抜粋本文:
•••
2019年10月6日 逗子第一教会 主日礼拝宣教 杉野省治

 

「土の器に宝あり 道徳と福音の違い」コリントの信徒への手紙二 4章7ー15節

 

 「いのちはどこにある?」私が教員時代、生徒たちによく問いかけた問いである。それは「いのちって何だと思う?」と考えさせ、さらに「生きる」とか、「共に生きる」ということはどういうことかを考えさせるためであった。

 

 「君たちは、自分のいのちを持っている?」と問いかけると、生徒たちは「持っている」と答える。「じゃあ、どこに持っているの?」と聞くと、「身体全体」とか「心臓」とかいろいろな返事が返ってくる。しかし中学生ともなると、多くの生徒は黙り込んで考え始める。そこで、「じゃあ、心臓や身体がいのちなの?」と聞くと、生徒たちは「違う」と言う。心臓が止まれば人間は死んでしまう。それは確かだけれども、だからといって、心臓や身体がいのちなのかというとそのようには思われないと生徒たちは感じているのである。だから、考え込む生徒も多く出るのである。
•••
提供データ:
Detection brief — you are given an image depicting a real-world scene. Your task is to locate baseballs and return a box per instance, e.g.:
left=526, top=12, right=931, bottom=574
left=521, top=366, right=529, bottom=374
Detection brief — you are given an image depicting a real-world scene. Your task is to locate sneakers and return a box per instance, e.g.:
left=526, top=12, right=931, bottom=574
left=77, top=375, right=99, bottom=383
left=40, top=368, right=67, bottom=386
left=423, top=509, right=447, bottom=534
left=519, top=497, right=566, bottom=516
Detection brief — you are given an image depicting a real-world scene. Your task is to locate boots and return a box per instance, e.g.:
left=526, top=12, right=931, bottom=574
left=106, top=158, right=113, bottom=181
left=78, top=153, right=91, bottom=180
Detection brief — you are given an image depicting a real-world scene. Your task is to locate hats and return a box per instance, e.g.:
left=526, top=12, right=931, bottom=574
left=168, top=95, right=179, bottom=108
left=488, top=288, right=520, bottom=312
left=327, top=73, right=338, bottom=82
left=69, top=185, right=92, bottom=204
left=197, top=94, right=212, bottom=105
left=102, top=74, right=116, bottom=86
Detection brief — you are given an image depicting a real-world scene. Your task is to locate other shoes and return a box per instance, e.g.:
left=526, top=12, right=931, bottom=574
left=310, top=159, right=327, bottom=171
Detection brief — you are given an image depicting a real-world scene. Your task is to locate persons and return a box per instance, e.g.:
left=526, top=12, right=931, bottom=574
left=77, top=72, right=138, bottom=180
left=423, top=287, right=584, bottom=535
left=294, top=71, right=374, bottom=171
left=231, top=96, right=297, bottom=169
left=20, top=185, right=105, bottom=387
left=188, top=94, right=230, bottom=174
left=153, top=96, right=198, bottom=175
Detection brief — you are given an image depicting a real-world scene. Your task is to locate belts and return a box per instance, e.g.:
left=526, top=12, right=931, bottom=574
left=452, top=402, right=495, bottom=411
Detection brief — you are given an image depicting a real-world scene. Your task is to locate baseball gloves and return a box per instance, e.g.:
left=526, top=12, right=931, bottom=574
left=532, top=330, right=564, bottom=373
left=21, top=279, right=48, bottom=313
•••
作業指示:
(a) この礼拝宣教の文章を2文で要約してもらえますか?
(b) この礼拝宣教の文章を、最後の文の後から書き継いでもらえますか?
上の行はどの作業にも使いません。

各作業の解答:
(a) 2019年10月6日の逗子第一教会主日礼拝宣教で、杉野省治は教員時代に生徒へ「いのちはどこにある?」と問いかけ、いのちとは何か、生きる、共に生きるとはどういうことかを考えさせたと語っている。生徒たちは自分のいのちを持っていると答えるが、心臓や身体がいのちなのかと聞かれると「違う」と言い、多くが考え込んだという。

(b)
 

 さあ、そこで次のような突っ込みを入れる。「風は見ることができますか?空気は見えますか?見えませんね。でも、確かにそこにあって、人間が生きていく上で欠かせないものですね。いのちも目で見ることはできないけれども、確かに存在するものです。見えないもののなかにとても大切なものがあるんだよ」と言って結ぶ。そして「聖書という本にこういう言葉があるよ」と紹介する。「わたしたちは見えるものではなく、見えないものに目を注ぎます。見えるものは過ぎ去りますが、見えないものは永遠に存続するからです」(第二コリント4章18節)。 

 

 そしてさらに問いかける。「君たちにとって、いのちと同じように、目に見えないけれど、確かに存在するし、大切なものって、ある?」。生徒たちは「友情」とか「愛」とか「感動」「こころ」などという言葉を返してくる。そこで、「じゃあ、その目に見えないけど大切な友情とか愛は、どうやって示すの?また、どんなことが友情や愛の行為なの?」。もう生徒たちは気づき始めている。「人の嫌がることをしない」「相手の喜ぶことをする」「励ましたり声をかけたりしてあげる」。私はただうなずいて、「そうだね」と言うだけ。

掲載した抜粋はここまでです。